◆ Provided data ◆
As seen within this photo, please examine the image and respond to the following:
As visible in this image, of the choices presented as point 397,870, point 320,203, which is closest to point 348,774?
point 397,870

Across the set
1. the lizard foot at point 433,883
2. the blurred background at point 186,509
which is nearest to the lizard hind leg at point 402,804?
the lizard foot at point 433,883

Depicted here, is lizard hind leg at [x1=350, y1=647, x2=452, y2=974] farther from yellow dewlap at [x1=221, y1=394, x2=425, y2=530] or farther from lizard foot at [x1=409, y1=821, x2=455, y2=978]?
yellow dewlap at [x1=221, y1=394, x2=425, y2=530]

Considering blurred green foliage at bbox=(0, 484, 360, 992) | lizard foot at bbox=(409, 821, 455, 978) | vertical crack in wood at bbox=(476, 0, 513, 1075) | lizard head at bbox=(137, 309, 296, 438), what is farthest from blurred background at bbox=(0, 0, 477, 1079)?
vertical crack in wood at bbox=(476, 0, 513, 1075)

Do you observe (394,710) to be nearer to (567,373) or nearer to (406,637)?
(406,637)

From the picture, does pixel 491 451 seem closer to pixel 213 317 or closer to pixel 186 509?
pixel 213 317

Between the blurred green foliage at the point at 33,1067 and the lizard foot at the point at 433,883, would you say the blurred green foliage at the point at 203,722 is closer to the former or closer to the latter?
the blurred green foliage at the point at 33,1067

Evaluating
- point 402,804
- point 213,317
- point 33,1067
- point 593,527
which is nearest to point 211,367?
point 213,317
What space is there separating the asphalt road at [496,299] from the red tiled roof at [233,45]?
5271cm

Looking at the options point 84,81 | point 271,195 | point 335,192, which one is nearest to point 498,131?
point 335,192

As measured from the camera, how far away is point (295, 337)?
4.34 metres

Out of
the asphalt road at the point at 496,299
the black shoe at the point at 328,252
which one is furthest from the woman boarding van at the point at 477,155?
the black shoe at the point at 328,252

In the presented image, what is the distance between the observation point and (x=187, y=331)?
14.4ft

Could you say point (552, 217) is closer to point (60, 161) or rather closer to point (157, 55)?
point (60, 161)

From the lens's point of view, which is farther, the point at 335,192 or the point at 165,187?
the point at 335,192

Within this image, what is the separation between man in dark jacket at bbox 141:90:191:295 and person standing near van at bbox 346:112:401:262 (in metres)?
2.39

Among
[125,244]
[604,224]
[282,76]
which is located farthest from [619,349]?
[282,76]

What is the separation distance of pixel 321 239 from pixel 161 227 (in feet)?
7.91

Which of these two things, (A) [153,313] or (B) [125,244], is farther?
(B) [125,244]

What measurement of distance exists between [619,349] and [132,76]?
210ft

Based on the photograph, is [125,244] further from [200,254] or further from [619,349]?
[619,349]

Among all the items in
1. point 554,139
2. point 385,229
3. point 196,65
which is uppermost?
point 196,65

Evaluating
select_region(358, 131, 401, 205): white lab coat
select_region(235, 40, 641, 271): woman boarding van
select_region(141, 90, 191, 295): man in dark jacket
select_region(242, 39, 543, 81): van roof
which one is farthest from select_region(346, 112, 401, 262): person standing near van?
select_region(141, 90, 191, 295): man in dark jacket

◆ What you need to do ◆
Reproduce every line of the material above, without changing any wording, and keep the original order.

◆ Worked answer ◆
As seen within this photo, please examine the image and respond to the following:
As visible in this image, of the choices presented as point 397,870, point 320,203, which is closest to point 348,774?
point 397,870

Across the set
1. the lizard foot at point 433,883
2. the blurred background at point 186,509
which is nearest to the lizard hind leg at point 402,804?
the lizard foot at point 433,883

Depicted here, is lizard hind leg at [x1=350, y1=647, x2=452, y2=974] farther from yellow dewlap at [x1=221, y1=394, x2=425, y2=530] or farther from lizard foot at [x1=409, y1=821, x2=455, y2=978]?
yellow dewlap at [x1=221, y1=394, x2=425, y2=530]

Considering blurred green foliage at bbox=(0, 484, 360, 992) | lizard foot at bbox=(409, 821, 455, 978) | vertical crack in wood at bbox=(476, 0, 513, 1075) | lizard head at bbox=(137, 309, 296, 438), what is farthest from blurred background at bbox=(0, 0, 477, 1079)?
vertical crack in wood at bbox=(476, 0, 513, 1075)

Do you observe (394,710) to be nearer to (567,373) or nearer to (406,637)?
(406,637)

From the picture, does pixel 491 451 seem closer to pixel 213 317 or closer to pixel 186 509?
pixel 213 317

Between the blurred green foliage at the point at 33,1067 and the lizard foot at the point at 433,883, would you say the blurred green foliage at the point at 203,722 is closer to the former or closer to the latter?
the blurred green foliage at the point at 33,1067

Evaluating
- point 402,804
- point 213,317
- point 33,1067
- point 593,527
which is nearest to point 211,367?
point 213,317
What space is there separating the asphalt road at [496,299] from the red tiled roof at [233,45]?
5271cm

Looking at the options point 84,81 | point 271,195 | point 335,192, which one is nearest to point 498,131?
point 335,192

As measured from the camera, how far away is point (295, 337)?
4.34 metres

Out of
the asphalt road at the point at 496,299
the black shoe at the point at 328,252
which one is furthest from the woman boarding van at the point at 477,155?
the black shoe at the point at 328,252

In the presented image, what is the distance between the observation point and (x=187, y=331)?
14.4ft

Could you say point (552, 217) is closer to point (60, 161) or rather closer to point (157, 55)?
point (60, 161)

From the lens's point of view, which is farther, the point at 335,192 or the point at 165,187?
the point at 335,192

Within this image, what is the separation between man in dark jacket at bbox 141:90:191:295 and person standing near van at bbox 346:112:401:262 (in metres)?
2.39

Among
[125,244]
[604,224]
[282,76]
which is located farthest from [619,349]?
[282,76]

What is the separation distance of pixel 321 239 from pixel 161 227 (in feet)?
7.91

Which of these two things, (A) [153,313] or (B) [125,244], is farther?
(B) [125,244]

What measurement of distance exists between [619,349] and [132,76]?
210ft

Based on the photograph, is [125,244] further from [200,254] or further from [619,349]?
[619,349]

Among all the items in
1. point 554,139
2. point 385,229
3. point 196,65
which is uppermost?
point 196,65

Evaluating
select_region(358, 131, 401, 205): white lab coat
select_region(235, 40, 641, 271): woman boarding van
select_region(141, 90, 191, 295): man in dark jacket
select_region(242, 39, 543, 81): van roof
which one is farthest from select_region(346, 112, 401, 262): person standing near van?
select_region(141, 90, 191, 295): man in dark jacket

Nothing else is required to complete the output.